Javert ne reprit jamais le poste de commissaire. Il avait démissionné il y a longtemps, il resta sur ses positions.

Vidocq vint le voir. Leur relation avait pris un autre tournant suite à l'affaire Montparnasse.

L'ancien forçat fut horrifié en voyant l'état de Javert. Leur amitié n'était pas morte, les secrets étaient dissous, les dettes payées et les pardons tacites.

Vidocq ne dit rien et passa quelques heures régulièrement avec son ami. Des heures de silence et de consternation. Des heures de souvenir.

« A Toulon, tu te souviens de Varlin ?, demanda une fois Vidocq.

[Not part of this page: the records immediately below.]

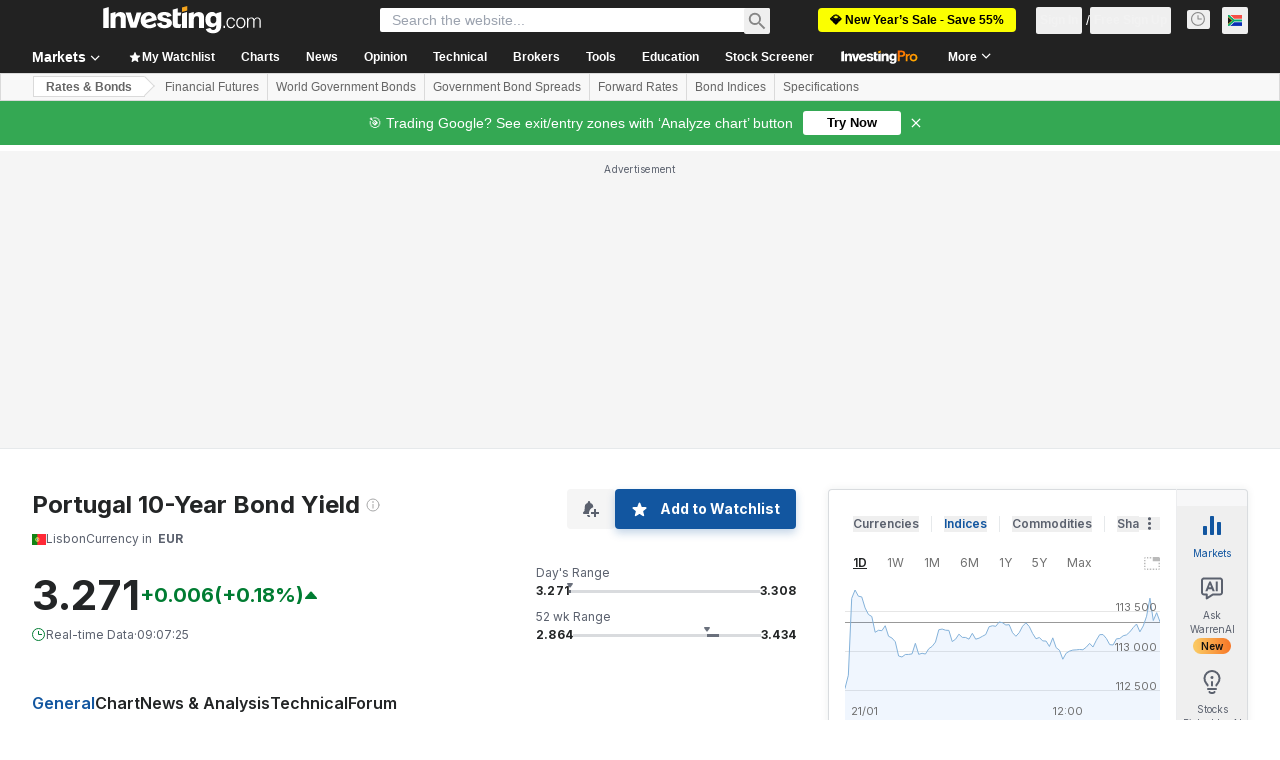

--- FILE ---
content_type: application/javascript
request_url: https://cdn.investing.com/x/26a8908/_next/static/chunks/9513.5463824996bc629c.js
body_size: 443
content:
"use strict";(self.webpackChunk_N_E=self.webpackChunk_N_E||[]).push([[9513],{19513:(e,s,l)=>{l.r(s),l.d(s,{default:()=>P});var t=l(37876);l(14232);var a=l(65824),i=l(56829),n=l(34688),r=l(81197),d=l(28898),m=l(11726);let x=e=>{let{title:s,description:l}=e,{dataStore:{instrumentStore:a}}=(0,i.P)(),{parser:x}=(0,n.A)(),c=(0,m.oN)(a.instrument,x),o=r.A.replace(s,c),b=r.A.replace(l,c);return(0,t.jsx)(t.Fragment,{children:(0,t.jsx)(d.s,{titleOverride:o,descriptionOverride:b})})},c=()=>{let{dataStore:{pageInfoStore:{titles:{htmlTitle:e,htmlDescription:s}}}}=(0,i.P)();return(0,t.jsx)(x,{title:e,description:s})};var o=l(60332),b=l(24777),j=l(8210),h=l(58844),A=l(86886),N=l(72401),u=l(76355),p=l(43561),v=l(58695),_=l(67541),f=l(74018),g=l(81817),S=l(53797),k=l(75859),M=l(99239),O=l(16542);let P=()=>{var e;let{dataStore:{pageInfoStore:s,signalsStore:l,instrumentStore:{instrument:n}}}=(0,i.P)(),r=s.isMobile,d=null==n||null==(e=n.base)?void 0:e.path,{t:m}=(0,O.A)(),x=(0,t.jsx)(M._,{header:(0,t.jsx)("h2",{className:"mb-5 inline-block text-xl font-bold leading-8 md:text-3xl md:leading-8",children:(0,t.jsxs)(f.O,{href:(0,S.a)(d,"technical"),className:"flex items-center hover:underline",children:[m(g.wF.TechnicalAnalysis),(0,t.jsx)(k.A,{className:"ml-1 mt-0.5 text-[#6A707C] ltr:-scale-x-100"})]})})});return(0,t.jsxs)(t.Fragment,{children:[(0,t.jsx)(c,{}),(0,t.jsx)(o.A,{}),l.hasAssetSignal&&(0,t.jsx)(_.y,{}),(0,t.jsx)(a.Ad,{slot:"tnb_all_positions",customHeight:"104px",className:"!mt-6 md:hidden",doNotOverridePadding:!0}),(0,t.jsx)(u.c,{className:"mb-2.5"}),(0,t.jsx)(b.A,{}),(0,t.jsx)(p.T,{className:"mb-12 flex flex-col gap-5 md:hidden"}),(0,t.jsx)(j.v,{className:"mb-10"}),r&&(0,t.jsx)(a.Ad,{slot:"inst_box_1",label:"Advertisement",className:"mb-10",isMobile:!0,hideSkeleton:!0}),(0,t.jsx)(h.Q,{}),r&&(0,t.jsx)(a.Ad,{slot:"inst_box_2",label:"Advertisement",className:"mb-10",isMobile:!0,hideSkeleton:!0}),(0,t.jsx)(v.A,{className:"mb-10 md:mb-[60px]"}),(0,t.jsx)(N.f1,{className:"mb-10"}),x,r&&(0,t.jsx)(a.Ad,{slot:"inst_box_3",label:"Advertisement",className:"mb-10",isMobile:!0,hideSkeleton:!0}),(0,t.jsx)(A.R,{className:"mt-12 md:mt-16"})]})}}}]);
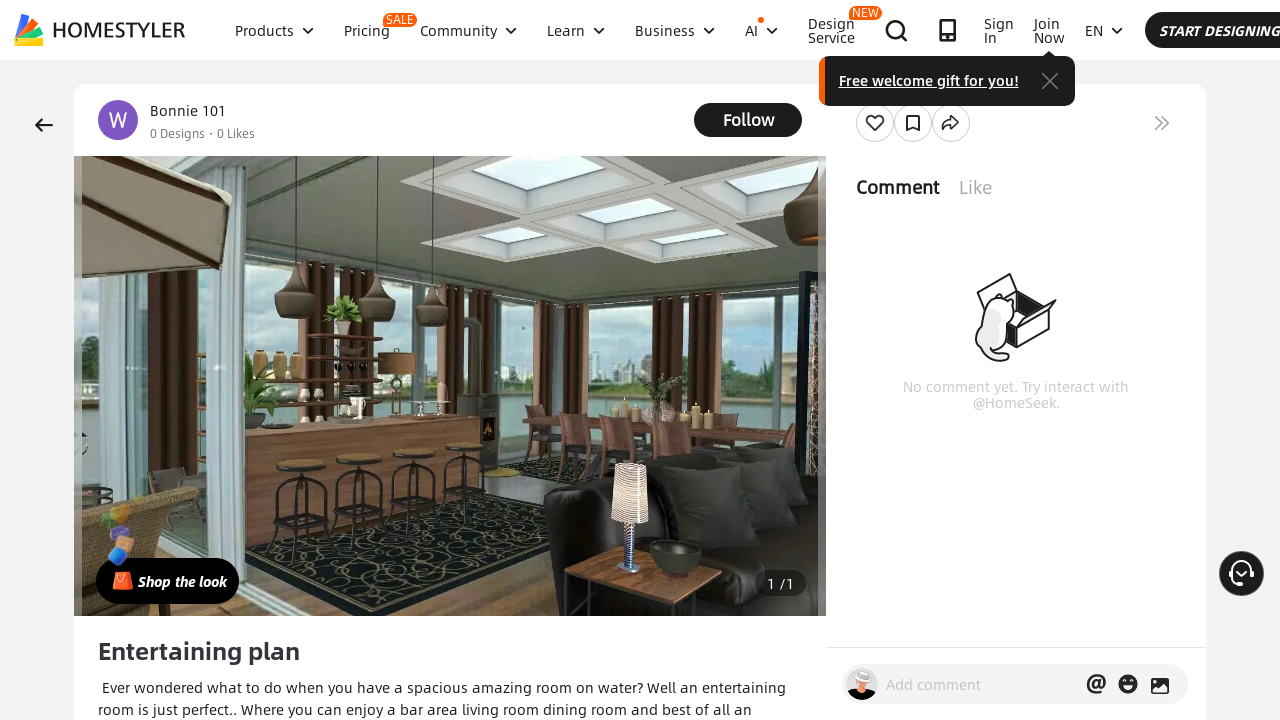

--- FILE ---
content_type: text/html; charset=utf-8
request_url: https://www.google.com/recaptcha/api2/aframe
body_size: 175
content:
<!DOCTYPE HTML><html><head><meta http-equiv="content-type" content="text/html; charset=UTF-8"></head><body><script nonce="bcn2LWh7sR3xNFkO5VbwoQ">/** Anti-fraud and anti-abuse applications only. See google.com/recaptcha */ try{var clients={'sodar':'https://pagead2.googlesyndication.com/pagead/sodar?'};window.addEventListener("message",function(a){try{if(a.source===window.parent){var b=JSON.parse(a.data);var c=clients[b['id']];if(c){var d=document.createElement('img');d.src=c+b['params']+'&rc='+(localStorage.getItem("rc::a")?sessionStorage.getItem("rc::b"):"");window.document.body.appendChild(d);sessionStorage.setItem("rc::e",parseInt(sessionStorage.getItem("rc::e")||0)+1);localStorage.setItem("rc::h",'1768677142759');}}}catch(b){}});window.parent.postMessage("_grecaptcha_ready", "*");}catch(b){}</script></body></html>

--- FILE ---
content_type: application/javascript
request_url: https://gj.mmstat.com/eg.js?t=1768677138210
body_size: -75
content:
window.goldlog=(window.goldlog||{});goldlog.Etag="CM3yIcrCGh4CARK/yYQUVZMk";goldlog.stag=1;

--- FILE ---
content_type: application/javascript
request_url: https://gj.mmstat.com/eg.js?t=1768677128253
body_size: 83
content:
window.goldlog=(window.goldlog||{});goldlog.Etag="CM3yIcrCGh4CARK/yYQUVZMk";goldlog.stag=2;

- C'était un con, » souffla Javert.

Parler était douloureux, même cela lui était retiré.

« Il m'a proposé de lui faire une fellation, un jour.

- Non ? Je l'ignorais.

- Tu sais pourquoi ?

- Allez impressionne-moi le Mec.

- Il croyait que c'est ce que je te faisais lorsque nous nous rencontrions.

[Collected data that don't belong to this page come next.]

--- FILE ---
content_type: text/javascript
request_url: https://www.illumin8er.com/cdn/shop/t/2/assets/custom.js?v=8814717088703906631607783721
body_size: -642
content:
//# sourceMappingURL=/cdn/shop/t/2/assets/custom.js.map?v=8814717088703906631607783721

- C'était vraiment un con. »

Et les deux hommes riaient. Se fixant intensément. Sachant qu'il ne leur restait plus beaucoup de temps.

Javert passa de nombreuses heures, lorsqu'il n'était pas sous l'emprise de la drogue, à dessiner. Il dessina tout ce qu'il put.

Valjean se retrouva avec des portraits de Cosette, de Jean-Luc, de Marius...de lui-même. Javert continuait à dessiner sans faire de concessions. Valjean se vit vieilli, plus gris, plus ridé. Les soucis rendaient son regard plus terne.

Javert dessina Roussin, Vidocq...

Javert dessina sa chambre, sa fenêtre...

Javert se dessina. De mémoire.

Un homme grand, imposant, tout de noir vêtu et les yeux étincelants. Toujours en colère. Le visage renfrogné. N'est-ce-pas ainsi qu'il était apparu à M. Madeleine ?

Ce fut son dernier cadeau. Qu'il offrit à Valjean.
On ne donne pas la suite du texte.